» **Entries provided**:
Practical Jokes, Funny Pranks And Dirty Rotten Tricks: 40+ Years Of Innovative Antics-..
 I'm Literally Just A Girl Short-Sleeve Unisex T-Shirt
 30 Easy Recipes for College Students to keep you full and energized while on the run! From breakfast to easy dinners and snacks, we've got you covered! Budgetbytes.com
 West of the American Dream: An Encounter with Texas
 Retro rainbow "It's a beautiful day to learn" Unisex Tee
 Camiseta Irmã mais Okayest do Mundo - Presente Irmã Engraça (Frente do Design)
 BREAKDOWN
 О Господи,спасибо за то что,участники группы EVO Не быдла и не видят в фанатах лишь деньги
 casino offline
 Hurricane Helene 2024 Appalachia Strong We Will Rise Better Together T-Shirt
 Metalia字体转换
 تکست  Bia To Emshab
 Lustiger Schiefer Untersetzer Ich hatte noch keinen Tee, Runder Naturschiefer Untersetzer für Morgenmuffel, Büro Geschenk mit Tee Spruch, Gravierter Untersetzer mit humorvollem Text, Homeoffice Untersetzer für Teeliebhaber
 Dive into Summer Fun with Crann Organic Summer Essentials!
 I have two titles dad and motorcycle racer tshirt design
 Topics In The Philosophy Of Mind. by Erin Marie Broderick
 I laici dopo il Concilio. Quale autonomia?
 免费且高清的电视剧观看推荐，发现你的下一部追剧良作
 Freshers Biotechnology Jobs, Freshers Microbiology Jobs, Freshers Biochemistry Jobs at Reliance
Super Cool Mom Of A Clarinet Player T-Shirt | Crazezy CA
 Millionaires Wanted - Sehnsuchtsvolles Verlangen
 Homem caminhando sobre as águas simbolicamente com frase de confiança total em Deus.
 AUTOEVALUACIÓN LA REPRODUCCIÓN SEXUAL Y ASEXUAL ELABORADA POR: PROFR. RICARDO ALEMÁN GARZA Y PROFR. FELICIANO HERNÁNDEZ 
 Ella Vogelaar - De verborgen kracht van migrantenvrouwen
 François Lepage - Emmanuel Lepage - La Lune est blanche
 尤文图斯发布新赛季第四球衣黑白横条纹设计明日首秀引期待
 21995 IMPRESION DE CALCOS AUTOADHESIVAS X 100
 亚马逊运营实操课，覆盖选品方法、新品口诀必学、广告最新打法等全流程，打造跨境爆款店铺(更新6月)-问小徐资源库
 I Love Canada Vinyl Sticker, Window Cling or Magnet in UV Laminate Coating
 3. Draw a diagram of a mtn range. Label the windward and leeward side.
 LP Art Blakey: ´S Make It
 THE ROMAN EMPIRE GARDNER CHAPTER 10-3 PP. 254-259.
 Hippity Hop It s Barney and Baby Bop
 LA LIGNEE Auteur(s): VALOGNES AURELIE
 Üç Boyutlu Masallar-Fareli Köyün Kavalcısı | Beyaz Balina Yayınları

» **Problem statement**: From the line that contains "尤文图斯发布新赛季第四球衣黑白横条纹设计明日首秀引期待" down to the last line above, print each line exactly as it appears.

» **Exercise response**:
 尤文图斯发布新赛季第四球衣黑白横条纹设计明日首秀引期待
 21995 IMPRESION DE CALCOS AUTOADHESIVAS X 100
 亚马逊运营实操课，覆盖选品方法、新品口诀必学、广告最新打法等全流程，打造跨境爆款店铺(更新6月)-问小徐资源库
 I Love Canada Vinyl Sticker, Window Cling or Magnet in UV Laminate Coating
 3. Draw a diagram of a mtn range. Label the windward and leeward side.
 LP Art Blakey: ´S Make It
 THE ROMAN EMPIRE GARDNER CHAPTER 10-3 PP. 254-259.
 Hippity Hop It s Barney and Baby Bop
 LA LIGNEE Auteur(s): VALOGNES AURELIE
 Üç Boyutlu Masallar-Fareli Köyün Kavalcısı | Beyaz Balina Yayınları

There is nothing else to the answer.